El secado es una forma sencilla de conservar cáscaras de mandarina sin recurrir al horno. En condiciones favorables, el proceso lleva entre tres y cuatro días y después permite utilizarlas enteras o trituradas.

Cómo secar cáscaras de mandarina al sol y conservarlas por más tiempo

Antes de secarlas, las mandarinas deben lavarse bien, especialmente si después la piel se utilizará en una preparación comestible. Una vez peladas, las piezas se separan para facilitar la circulación del aire.

Las cáscaras se distribuyen sobre una bandeja o superficie limpia, sin amontonarlas.
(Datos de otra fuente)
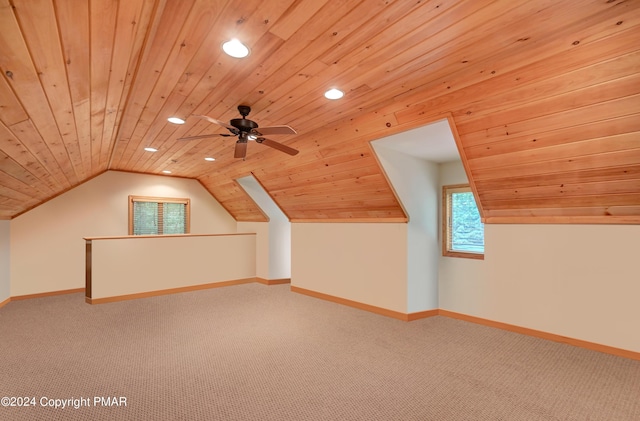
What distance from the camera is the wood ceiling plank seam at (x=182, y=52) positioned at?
152 cm

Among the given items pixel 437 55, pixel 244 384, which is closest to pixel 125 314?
pixel 244 384

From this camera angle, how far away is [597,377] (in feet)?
8.44

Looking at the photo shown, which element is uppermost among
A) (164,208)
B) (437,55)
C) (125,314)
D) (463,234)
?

Después se dejan al sol durante tres o cuatro días, aunque el tiempo puede extenderse si hay mucha humedad o pocas horas de exposición.

Durante esas jornadas la piel va perdiendo agua y se vuelve más rígida. Dar vuelta las piezas permite exponer ambas caras y evita que una zona quede permanentemente apoyada contra la bandeja.
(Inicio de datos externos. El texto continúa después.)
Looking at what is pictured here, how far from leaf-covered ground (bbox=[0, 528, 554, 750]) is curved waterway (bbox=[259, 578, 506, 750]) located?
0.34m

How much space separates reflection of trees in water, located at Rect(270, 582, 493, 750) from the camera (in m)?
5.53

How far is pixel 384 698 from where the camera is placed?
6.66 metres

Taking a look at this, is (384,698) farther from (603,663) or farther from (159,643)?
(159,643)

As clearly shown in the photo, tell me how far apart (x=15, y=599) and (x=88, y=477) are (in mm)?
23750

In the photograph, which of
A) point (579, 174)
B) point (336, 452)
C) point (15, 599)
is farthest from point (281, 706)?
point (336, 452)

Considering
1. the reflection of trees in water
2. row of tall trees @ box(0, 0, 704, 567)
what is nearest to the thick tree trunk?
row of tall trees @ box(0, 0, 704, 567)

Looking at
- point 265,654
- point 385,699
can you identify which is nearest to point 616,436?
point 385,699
Cómo secar cáscaras de mandarina al sol y conservarlas por más tiempo.

La textura es una referencia útil para saber cuándo terminó el proceso. Una cáscara correctamente seca deja de sentirse húmeda y pierde buena parte de la flexibilidad que tenía al retirar la piel de la fruta.
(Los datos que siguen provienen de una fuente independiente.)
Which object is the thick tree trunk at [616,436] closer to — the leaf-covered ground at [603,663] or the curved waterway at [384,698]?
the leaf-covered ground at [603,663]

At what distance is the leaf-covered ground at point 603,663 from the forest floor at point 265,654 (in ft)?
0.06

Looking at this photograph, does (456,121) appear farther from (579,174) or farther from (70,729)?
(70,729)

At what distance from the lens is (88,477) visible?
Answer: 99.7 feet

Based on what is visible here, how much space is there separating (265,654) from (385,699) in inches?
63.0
Ese detalle también determina la conservación. Si se guardan piezas que todavía tienen humedad, pueden deteriorarse dentro del recipiente.

Una vez secas, las cáscaras pueden mantenerse enteras o triturarse hasta obtener pequeños fragmentos o un polvo fino, según el uso que se les quiera dar.

Para qué sirven las cáscaras de mandarina después de secarlas

Uno de sus usos más sencillos aparece en la cocina. Algunos trozos de piel seca pueden incorporarse al agua caliente para preparar una bebida con sabor y aroma cítrico.

También pueden triturarse. El resultado es un polvo que puede utilizarse en pequeñas cantidades para aportar aroma de mandarina a determinadas preparaciones, masas o postres.

La piel contiene los compuestos aromáticos responsables del perfume característico de la fruta. Entre ellos se encuentra el D-limoneno, presente en los aceites esenciales de distintos cítricos.

Para qué sirven las cáscaras de mandarina después de secarlas.

Esa intensidad aromática explica otro uso frecuente: colocar las cáscaras de mandarina secas en pequeños recipientes o bolsitas de tela dentro de cajones y armarios.

La diferencia respecto de utilizar una cáscara recién retirada de la fruta es importante. La piel fresca contiene mucha más agua y comienza a deteriorarse rápidamente; el secado permite almacenarla y manipularla con mayor facilidad.

Por eso, antes de llevarla a un cajón o guardarla junto con otras piezas secas, conviene comprobar que no conserve sectores blandos.

Cómo guardar las cáscaras secas y aprovecharlas en el hogar

Cuando terminaron de secarse, pueden pasarse a un frasco limpio y seco. El objetivo es evitar que vuelvan a entrar en contacto con la humedad habitual de una cocina. Si se trituraron, el polvo puede almacenarse de la misma manera. En ambos casos resulta conveniente mantener el recipiente alejado del vapor que generan hornallas, pavas y ollas.

También pueden reservarse enteras para otros usos domésticos. Una alternativa consiste en dejarlas macerar en vinagre blanco durante varios días para preparar una mezcla destinada a tareas de limpieza. Otra posibilidad es mantenerlas sin triturar y aprovechar directamente su aroma en espacios cerrados. Cajones y armarios permiten utilizar pequeñas cantidades sin necesidad de procesarlas.

El tiempo de tres o cuatro días funciona como referencia para el secado de las cáscaras de mandarina, pero no reemplaza la observación. Una jornada húmeda, nublada o con pocas horas de sol puede retrasar el resultado.